===== DATA SHOWN

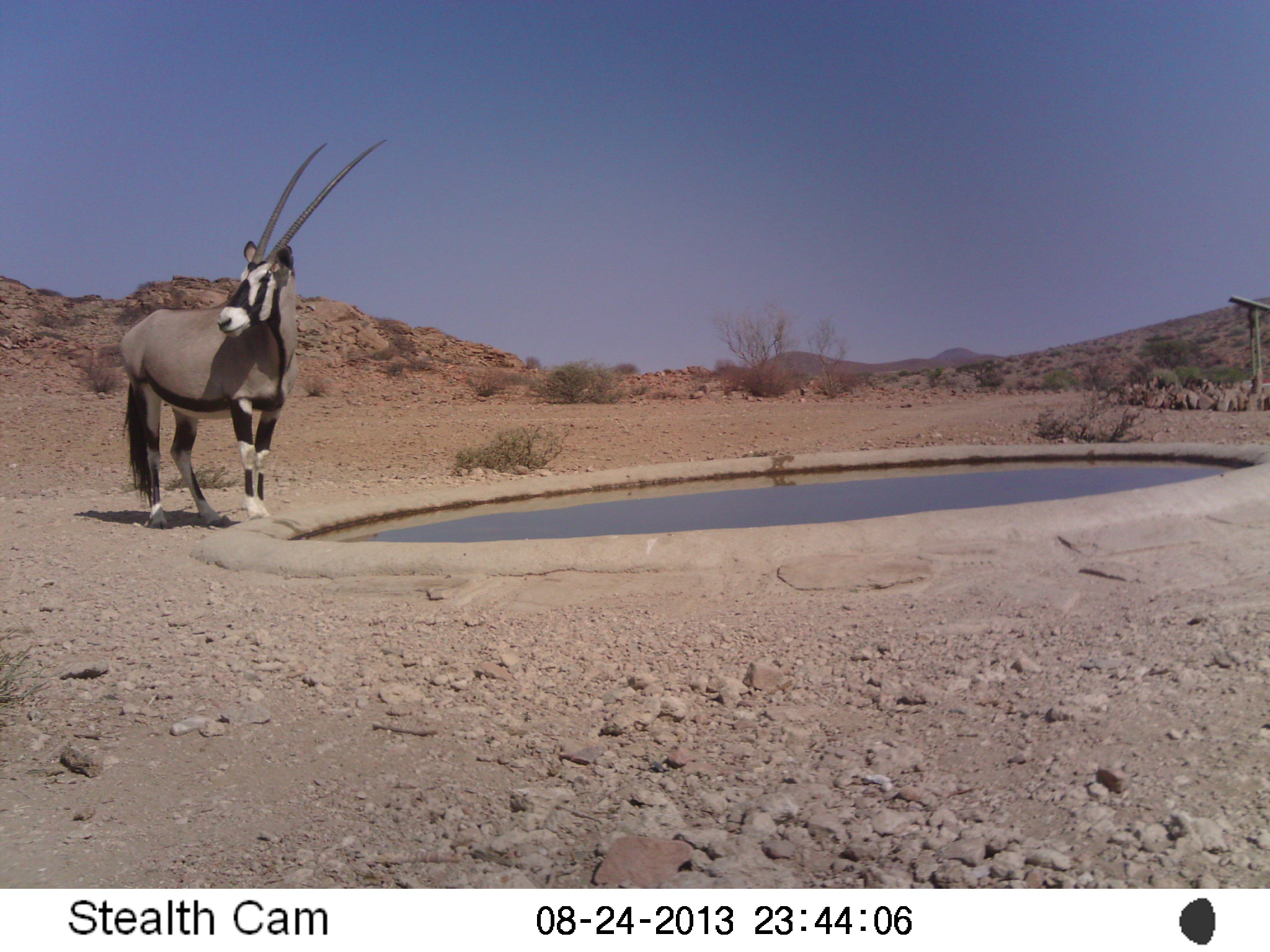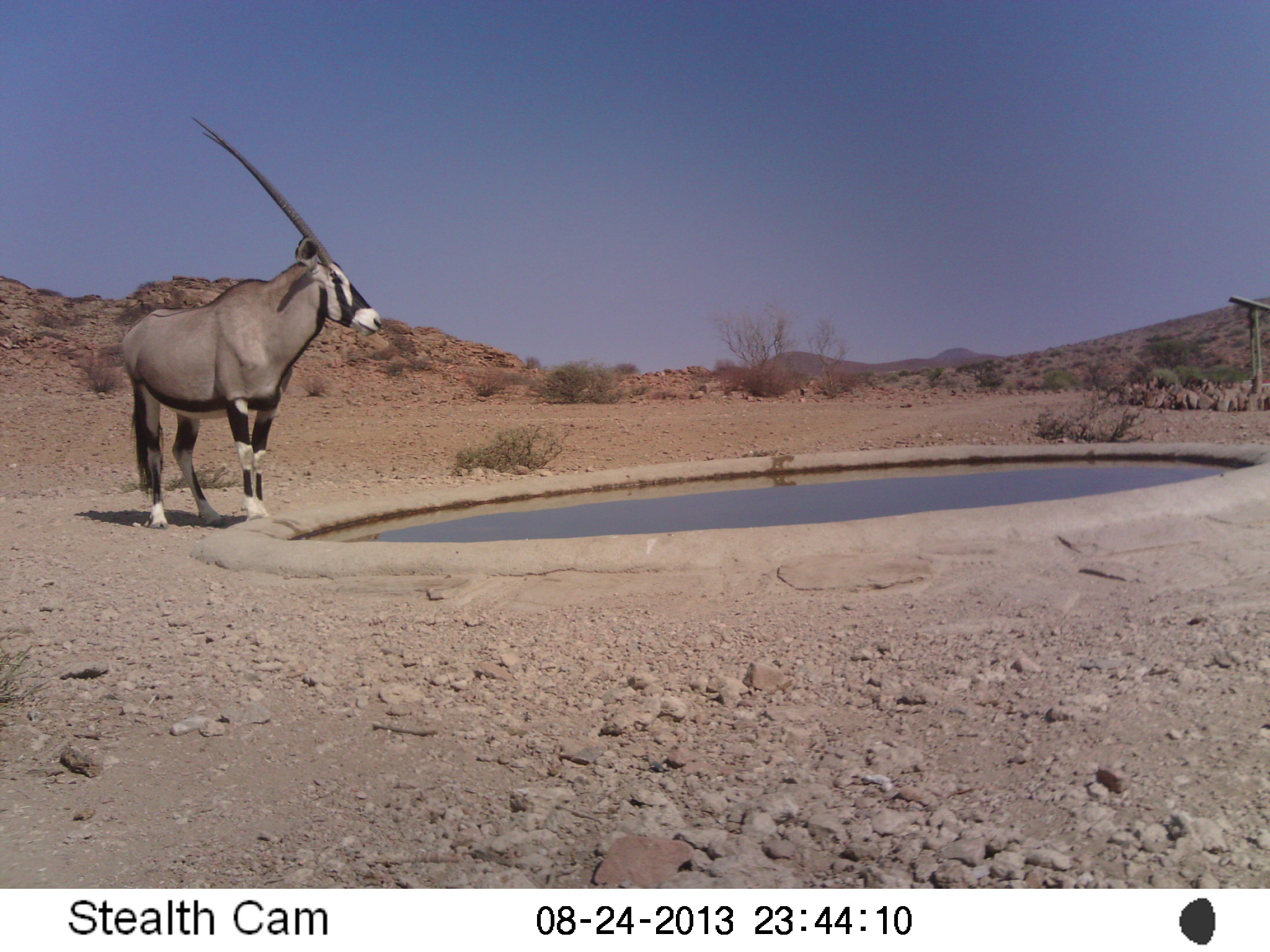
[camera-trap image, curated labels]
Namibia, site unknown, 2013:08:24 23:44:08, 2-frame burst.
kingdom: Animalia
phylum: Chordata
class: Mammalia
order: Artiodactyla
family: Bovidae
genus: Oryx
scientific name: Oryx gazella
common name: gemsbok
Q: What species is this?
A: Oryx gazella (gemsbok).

==========

[WHAT THE EXERCISE ASKS]
Output the listing word for word. Drop the pictures.

[ANSWER TO THE EXERCISE]
[camera-trap image, curated labels]
Namibia, site unknown, 2013:08:24 23:44:08, 2-frame burst.
kingdom: Animalia
phylum: Chordata
class: Mammalia
order: Artiodactyla
family: Bovidae
genus: Oryx
scientific name: Oryx gazella
common name: gemsbok
Q: What species is this?
A: Oryx gazella (gemsbok).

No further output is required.